[[ Records supplied, beginning ]]
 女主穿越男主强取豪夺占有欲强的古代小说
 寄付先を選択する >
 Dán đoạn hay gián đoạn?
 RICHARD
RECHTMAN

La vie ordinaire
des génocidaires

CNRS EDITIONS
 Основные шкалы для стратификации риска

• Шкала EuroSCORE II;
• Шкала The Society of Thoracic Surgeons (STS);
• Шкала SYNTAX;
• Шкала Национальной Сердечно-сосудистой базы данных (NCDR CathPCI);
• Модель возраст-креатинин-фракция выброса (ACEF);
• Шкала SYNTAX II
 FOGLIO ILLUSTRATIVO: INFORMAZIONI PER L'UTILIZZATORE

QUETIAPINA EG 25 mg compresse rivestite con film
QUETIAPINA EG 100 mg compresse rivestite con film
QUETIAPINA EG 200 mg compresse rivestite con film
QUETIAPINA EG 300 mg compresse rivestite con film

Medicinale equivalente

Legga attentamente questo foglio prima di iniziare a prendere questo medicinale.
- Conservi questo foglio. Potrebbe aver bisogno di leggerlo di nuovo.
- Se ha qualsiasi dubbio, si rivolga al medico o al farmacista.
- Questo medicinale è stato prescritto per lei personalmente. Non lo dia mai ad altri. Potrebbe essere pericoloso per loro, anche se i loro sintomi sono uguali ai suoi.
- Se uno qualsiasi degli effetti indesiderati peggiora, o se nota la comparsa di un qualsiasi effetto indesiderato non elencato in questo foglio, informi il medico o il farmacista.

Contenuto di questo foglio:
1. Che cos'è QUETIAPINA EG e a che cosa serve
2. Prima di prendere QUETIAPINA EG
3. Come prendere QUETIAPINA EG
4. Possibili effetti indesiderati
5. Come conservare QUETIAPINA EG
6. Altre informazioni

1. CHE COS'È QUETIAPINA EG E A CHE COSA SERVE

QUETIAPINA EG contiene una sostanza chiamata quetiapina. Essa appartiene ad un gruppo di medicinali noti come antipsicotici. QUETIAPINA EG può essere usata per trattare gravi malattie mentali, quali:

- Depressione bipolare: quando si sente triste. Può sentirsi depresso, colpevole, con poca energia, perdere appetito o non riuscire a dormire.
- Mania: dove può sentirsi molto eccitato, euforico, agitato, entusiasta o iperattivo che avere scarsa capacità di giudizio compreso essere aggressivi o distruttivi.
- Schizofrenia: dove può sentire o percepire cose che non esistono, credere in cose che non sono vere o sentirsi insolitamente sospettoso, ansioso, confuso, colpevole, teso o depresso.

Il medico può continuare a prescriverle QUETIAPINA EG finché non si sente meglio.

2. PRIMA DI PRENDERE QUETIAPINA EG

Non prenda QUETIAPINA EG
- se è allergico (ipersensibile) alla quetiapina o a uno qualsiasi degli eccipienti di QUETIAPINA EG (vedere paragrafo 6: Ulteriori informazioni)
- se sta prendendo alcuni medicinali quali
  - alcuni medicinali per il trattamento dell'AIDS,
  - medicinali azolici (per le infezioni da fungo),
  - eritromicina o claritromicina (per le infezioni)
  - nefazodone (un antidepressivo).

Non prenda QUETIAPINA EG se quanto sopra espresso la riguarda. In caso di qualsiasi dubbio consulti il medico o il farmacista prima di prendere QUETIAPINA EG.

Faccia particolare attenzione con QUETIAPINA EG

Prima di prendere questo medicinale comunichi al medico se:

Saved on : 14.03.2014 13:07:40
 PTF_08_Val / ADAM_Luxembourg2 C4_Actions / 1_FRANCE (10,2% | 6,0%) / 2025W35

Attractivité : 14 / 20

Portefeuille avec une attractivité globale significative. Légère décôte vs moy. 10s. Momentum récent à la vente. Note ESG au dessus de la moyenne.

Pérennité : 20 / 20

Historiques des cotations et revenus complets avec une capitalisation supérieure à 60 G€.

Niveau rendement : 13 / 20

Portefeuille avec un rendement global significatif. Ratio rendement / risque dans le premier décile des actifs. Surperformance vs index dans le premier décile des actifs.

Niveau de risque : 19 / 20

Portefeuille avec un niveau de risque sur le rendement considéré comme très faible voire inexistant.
[[ Records supplied, end ]]
- What you need to do: Return, with no change at all, every line in the entries above from the line containing "CNRS EDITIONS" through the line containing "FOGLIO ILLUSTRATIVO: INFORMAZIONI".

- Solution for this problem:
CNRS EDITIONS
 Основные шкалы для стратификации риска

• Шкала EuroSCORE II;
• Шкала The Society of Thoracic Surgeons (STS);
• Шкала SYNTAX;
• Шкала Национальной Сердечно-сосудистой базы данных (NCDR CathPCI);
• Модель возраст-креатинин-фракция выброса (ACEF);
• Шкала SYNTAX II
 FOGLIO ILLUSTRATIVO: INFORMAZIONI PER L'UTILIZZATORE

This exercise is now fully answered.